TASK TO COMPLETE: Copy all records exactly; omit pictures.

--- START ---

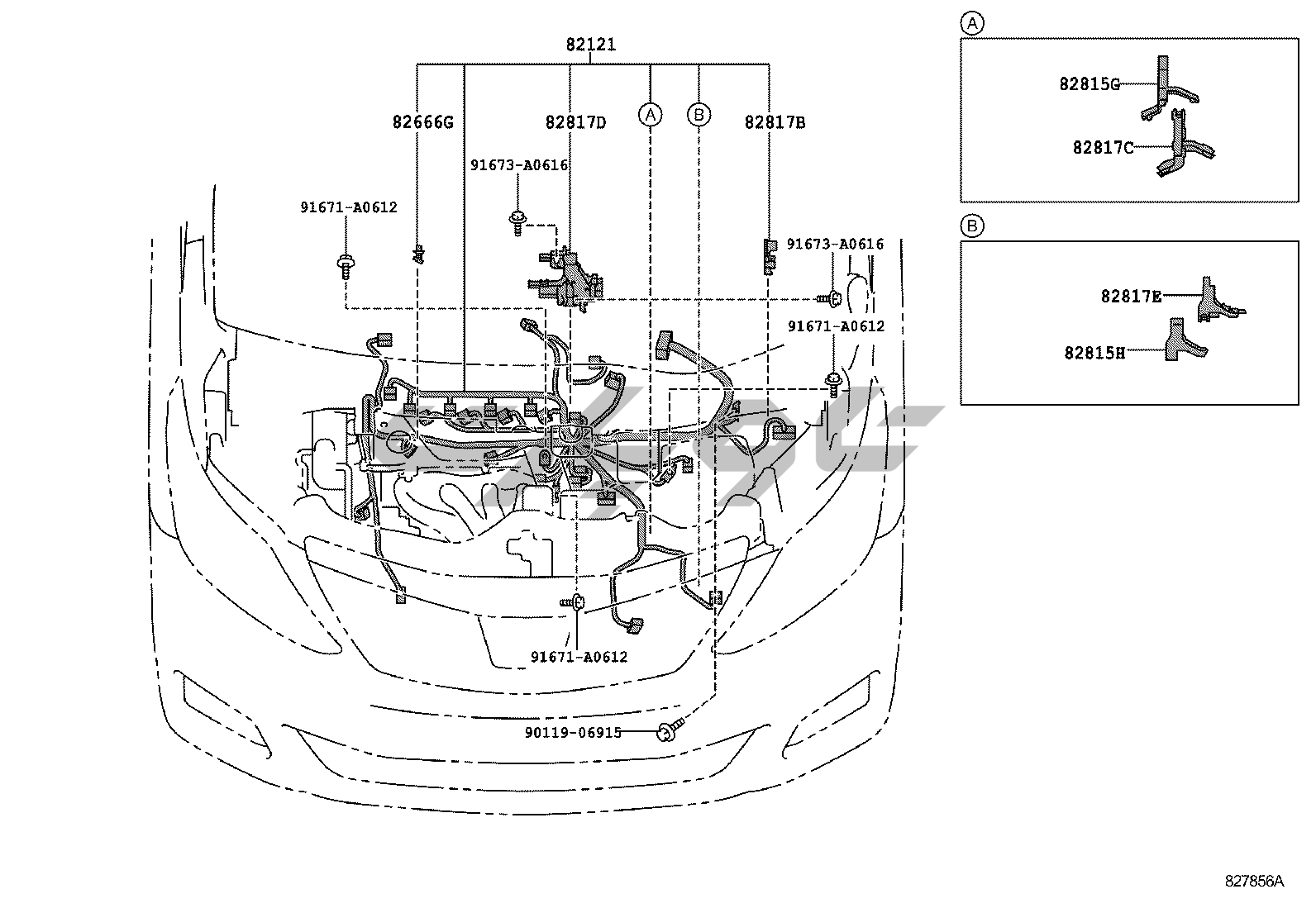 82121

82666G

82817D

A

B

82817B

91673-A0616

91671-A0612

91673-A0616

91671-A0612

91671-A0612

90119-06915

A

82815G

82817C

B

82817E

82815H

827856A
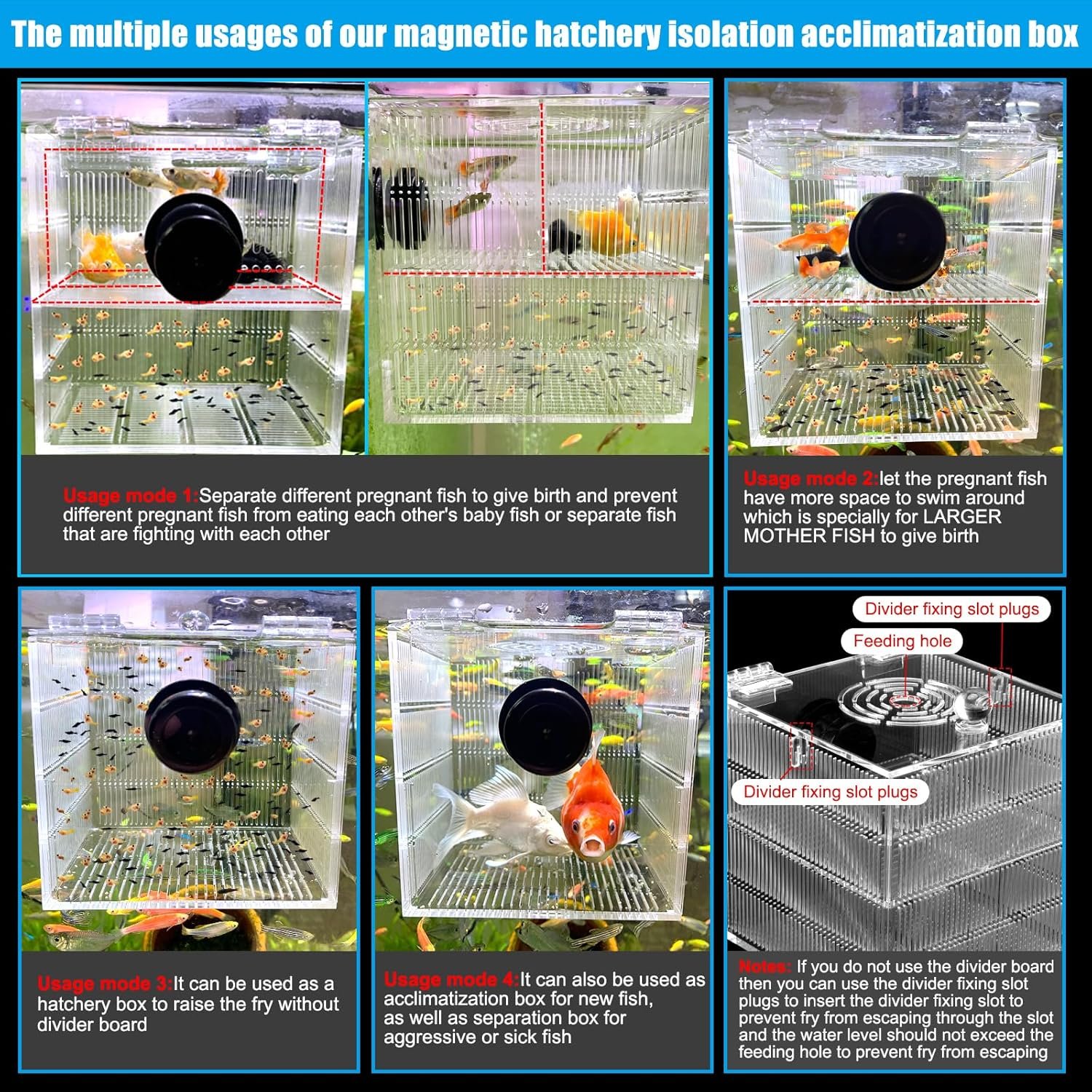 The multiple usages of our magnetic hatchery isolation acclimatization box

Usage mode 1:Separate different pregnant fish to give birth and prevent different pregnant fish from eating each other's baby fish or separate fish that are fighting with each other

Usage mode 2:let the pregnant fish have more space to swim around which is specially for LARGER MOTHER FISH to give birth

Usage mode 3:It can be used as a hatchery box to raise the fry without divider board

Usage mode 4:It can also be used as acclimatization box for new fish, as well as separation box for aggressive or sick fish

Divider fixing slot plugs

Feeding hole

Divider fixing slot plugs

Notes: If you do not use the divider board then you can use the divider fixing slot plugs to insert the divider fixing slot to prevent fry from escaping through the slot and the water level should not exceed the feeding hole to prevent fry from escaping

--- END ---

RESPONSE TO THE EXERCISE:
 82121

82666G

82817D

A

B

82817B

91673-A0616

91671-A0612

91673-A0616

91671-A0612

91671-A0612

90119-06915

A

82815G

82817C

B

82817E

82815H

827856A
 The multiple usages of our magnetic hatchery isolation acclimatization box

Usage mode 1:Separate different pregnant fish to give birth and prevent different pregnant fish from eating each other's baby fish or separate fish that are fighting with each other

Usage mode 2:let the pregnant fish have more space to swim around which is specially for LARGER MOTHER FISH to give birth

Usage mode 3:It can be used as a hatchery box to raise the fry without divider board

Usage mode 4:It can also be used as acclimatization box for new fish, as well as separation box for aggressive or sick fish

Divider fixing slot plugs

Feeding hole

Divider fixing slot plugs

Notes: If you do not use the divider board then you can use the divider fixing slot plugs to insert the divider fixing slot to prevent fry from escaping through the slot and the water level should not exceed the feeding hole to prevent fry from escaping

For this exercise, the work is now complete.